◆ Data provided:
--- START ---
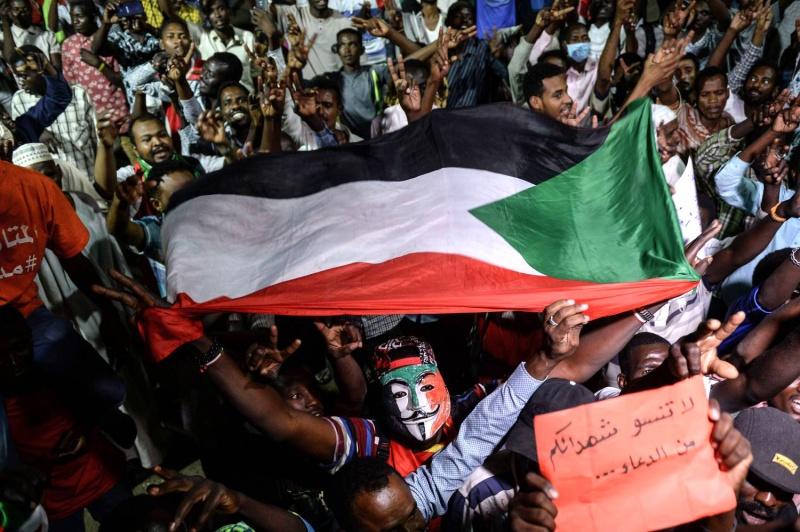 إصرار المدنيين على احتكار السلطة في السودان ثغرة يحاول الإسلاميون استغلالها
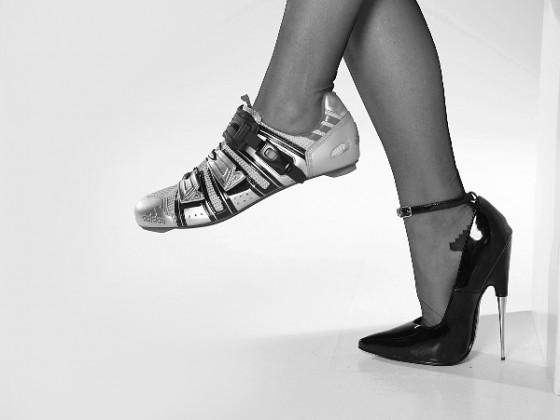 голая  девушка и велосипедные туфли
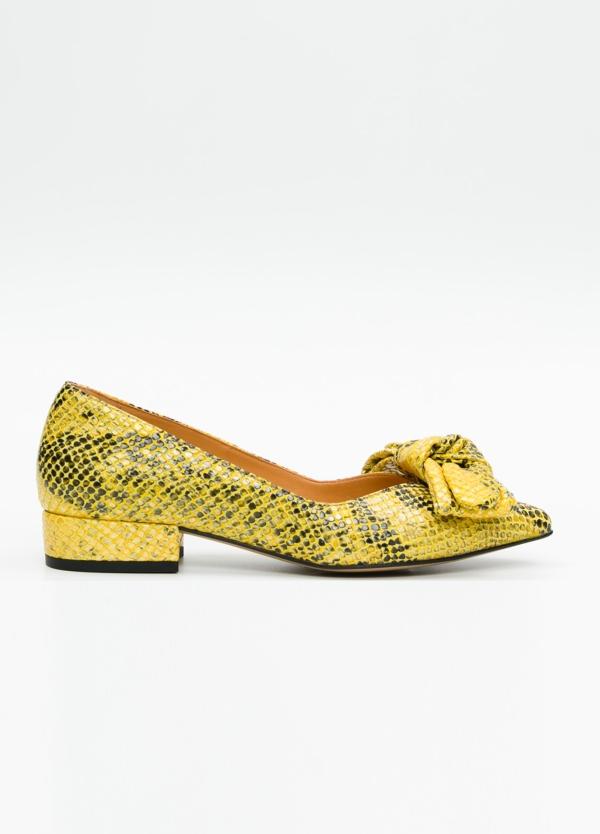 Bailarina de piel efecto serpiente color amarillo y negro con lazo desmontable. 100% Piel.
--- END ---
--- START ---
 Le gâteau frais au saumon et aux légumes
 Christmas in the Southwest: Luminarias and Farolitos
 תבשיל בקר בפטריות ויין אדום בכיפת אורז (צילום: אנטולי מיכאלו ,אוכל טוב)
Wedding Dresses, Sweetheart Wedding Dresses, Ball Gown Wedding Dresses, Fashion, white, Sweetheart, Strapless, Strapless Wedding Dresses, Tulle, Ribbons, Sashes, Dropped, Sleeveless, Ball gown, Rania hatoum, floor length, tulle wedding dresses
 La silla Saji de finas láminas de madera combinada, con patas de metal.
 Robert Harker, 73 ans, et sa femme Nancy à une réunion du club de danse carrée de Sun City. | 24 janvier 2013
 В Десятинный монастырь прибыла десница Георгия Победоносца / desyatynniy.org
--- END ---
Would you print exactly, and only, the lines of the data above from the line with "תבשיל בקר בפטריות" through the line with "В Десятинный монастырь", inclusive?

◆ Written reply:
 תבשיל בקר בפטריות ויין אדום בכיפת אורז (צילום: אנטולי מיכאלו ,אוכל טוב)
Wedding Dresses, Sweetheart Wedding Dresses, Ball Gown Wedding Dresses, Fashion, white, Sweetheart, Strapless, Strapless Wedding Dresses, Tulle, Ribbons, Sashes, Dropped, Sleeveless, Ball gown, Rania hatoum, floor length, tulle wedding dresses
 La silla Saji de finas láminas de madera combinada, con patas de metal.
 Robert Harker, 73 ans, et sa femme Nancy à une réunion du club de danse carrée de Sun City. | 24 janvier 2013
 В Десятинный монастырь прибыла десница Георгия Победоносца / desyatynniy.org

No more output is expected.